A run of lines
----

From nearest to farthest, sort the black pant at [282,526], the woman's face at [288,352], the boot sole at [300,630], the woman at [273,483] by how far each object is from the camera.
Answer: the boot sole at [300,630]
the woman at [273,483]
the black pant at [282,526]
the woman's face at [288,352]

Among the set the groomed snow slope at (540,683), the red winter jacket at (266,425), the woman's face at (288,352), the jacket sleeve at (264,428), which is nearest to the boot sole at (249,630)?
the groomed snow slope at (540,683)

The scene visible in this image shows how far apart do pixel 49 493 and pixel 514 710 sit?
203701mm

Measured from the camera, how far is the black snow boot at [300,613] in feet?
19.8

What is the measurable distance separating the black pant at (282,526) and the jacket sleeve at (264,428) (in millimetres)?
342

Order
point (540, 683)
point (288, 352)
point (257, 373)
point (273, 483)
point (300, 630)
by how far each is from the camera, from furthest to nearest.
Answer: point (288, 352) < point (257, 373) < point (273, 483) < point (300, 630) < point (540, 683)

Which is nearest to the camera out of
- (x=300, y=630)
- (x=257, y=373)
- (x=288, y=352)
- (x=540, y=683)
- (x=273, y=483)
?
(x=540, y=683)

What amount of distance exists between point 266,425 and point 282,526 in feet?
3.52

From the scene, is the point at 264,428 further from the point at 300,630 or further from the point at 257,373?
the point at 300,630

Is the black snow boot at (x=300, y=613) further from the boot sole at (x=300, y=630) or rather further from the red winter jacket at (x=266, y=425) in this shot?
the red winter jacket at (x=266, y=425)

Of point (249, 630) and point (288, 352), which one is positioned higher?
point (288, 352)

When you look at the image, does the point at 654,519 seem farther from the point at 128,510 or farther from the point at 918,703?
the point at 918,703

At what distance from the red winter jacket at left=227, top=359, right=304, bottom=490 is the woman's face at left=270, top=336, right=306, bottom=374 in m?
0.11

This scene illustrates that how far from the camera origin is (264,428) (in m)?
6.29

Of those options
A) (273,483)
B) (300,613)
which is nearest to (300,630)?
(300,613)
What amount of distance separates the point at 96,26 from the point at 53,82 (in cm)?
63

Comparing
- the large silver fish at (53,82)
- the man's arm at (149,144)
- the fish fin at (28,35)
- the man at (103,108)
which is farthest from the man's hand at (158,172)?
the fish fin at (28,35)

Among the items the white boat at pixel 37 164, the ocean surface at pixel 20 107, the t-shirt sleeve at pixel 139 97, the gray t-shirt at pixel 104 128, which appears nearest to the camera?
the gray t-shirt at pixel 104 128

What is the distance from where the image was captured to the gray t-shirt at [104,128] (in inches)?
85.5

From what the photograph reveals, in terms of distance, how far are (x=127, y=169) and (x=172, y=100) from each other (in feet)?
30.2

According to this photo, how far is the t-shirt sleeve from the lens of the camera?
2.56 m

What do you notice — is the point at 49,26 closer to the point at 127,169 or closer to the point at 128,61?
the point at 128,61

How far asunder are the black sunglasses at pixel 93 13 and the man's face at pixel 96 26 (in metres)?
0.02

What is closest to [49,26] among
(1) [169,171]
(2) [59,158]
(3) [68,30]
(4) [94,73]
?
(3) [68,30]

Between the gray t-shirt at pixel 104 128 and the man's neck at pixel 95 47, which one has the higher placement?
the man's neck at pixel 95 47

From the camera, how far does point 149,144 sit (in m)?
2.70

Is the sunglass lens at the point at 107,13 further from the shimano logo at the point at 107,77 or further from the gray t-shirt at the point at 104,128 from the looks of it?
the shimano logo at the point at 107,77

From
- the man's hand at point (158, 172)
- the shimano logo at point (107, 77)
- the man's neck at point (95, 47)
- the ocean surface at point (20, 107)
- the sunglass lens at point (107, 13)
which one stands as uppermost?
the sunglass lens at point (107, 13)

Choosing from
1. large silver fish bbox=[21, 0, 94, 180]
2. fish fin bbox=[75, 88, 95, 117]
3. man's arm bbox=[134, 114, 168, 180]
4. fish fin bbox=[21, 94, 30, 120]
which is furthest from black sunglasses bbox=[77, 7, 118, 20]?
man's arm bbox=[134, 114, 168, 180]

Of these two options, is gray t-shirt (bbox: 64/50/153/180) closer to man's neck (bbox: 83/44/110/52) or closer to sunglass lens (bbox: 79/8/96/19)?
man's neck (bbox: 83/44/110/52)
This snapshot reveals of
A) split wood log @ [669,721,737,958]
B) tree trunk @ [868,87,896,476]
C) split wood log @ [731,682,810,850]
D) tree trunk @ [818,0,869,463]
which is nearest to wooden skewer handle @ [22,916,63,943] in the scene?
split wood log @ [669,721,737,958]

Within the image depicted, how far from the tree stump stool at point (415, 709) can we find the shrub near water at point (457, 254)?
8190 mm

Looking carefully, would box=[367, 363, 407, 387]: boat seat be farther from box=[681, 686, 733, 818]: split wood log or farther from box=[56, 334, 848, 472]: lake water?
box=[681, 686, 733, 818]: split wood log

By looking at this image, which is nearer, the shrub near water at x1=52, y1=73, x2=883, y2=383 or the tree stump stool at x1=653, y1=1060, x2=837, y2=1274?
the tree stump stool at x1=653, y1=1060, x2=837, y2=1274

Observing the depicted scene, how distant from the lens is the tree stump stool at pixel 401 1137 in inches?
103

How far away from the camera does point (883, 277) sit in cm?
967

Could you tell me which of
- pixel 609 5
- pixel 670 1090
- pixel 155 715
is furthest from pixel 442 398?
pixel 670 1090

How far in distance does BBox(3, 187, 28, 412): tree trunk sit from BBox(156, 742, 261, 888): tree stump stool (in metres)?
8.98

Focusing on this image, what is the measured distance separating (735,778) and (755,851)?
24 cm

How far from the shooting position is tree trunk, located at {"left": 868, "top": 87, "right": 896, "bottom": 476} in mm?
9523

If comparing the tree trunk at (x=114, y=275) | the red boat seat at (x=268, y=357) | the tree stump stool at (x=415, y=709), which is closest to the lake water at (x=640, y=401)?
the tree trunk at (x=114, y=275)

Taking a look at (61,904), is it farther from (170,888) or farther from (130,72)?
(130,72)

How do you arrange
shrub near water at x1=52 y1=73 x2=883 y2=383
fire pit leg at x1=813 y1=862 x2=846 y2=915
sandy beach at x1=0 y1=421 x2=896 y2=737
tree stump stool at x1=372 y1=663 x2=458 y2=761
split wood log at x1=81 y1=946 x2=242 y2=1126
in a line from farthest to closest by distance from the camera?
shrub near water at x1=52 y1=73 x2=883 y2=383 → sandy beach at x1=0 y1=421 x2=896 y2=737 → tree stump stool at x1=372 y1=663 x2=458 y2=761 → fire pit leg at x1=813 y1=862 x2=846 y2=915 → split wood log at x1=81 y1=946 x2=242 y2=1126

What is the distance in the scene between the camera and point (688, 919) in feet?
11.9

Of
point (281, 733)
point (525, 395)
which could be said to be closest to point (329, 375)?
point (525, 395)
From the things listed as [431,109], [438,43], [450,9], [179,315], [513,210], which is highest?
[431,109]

----

* _Instructions to follow_:
Starting at the line that contains "What is the distance in" and going through the last line, write out every line again in full. In the answers only, multiply each distance and coordinate by 1.45 and round to the same number of decimal places it had, rounding halves up.

* _Worked answer_:
What is the distance in the scene between the camera and point (688, 919) in feet?
17.3

Of
point (281, 733)
point (525, 395)
which could be said to be closest to point (329, 375)?
point (761, 573)
From the things listed as [431,109], [438,43], [450,9], [179,315], [513,210], which is highest?
[625,158]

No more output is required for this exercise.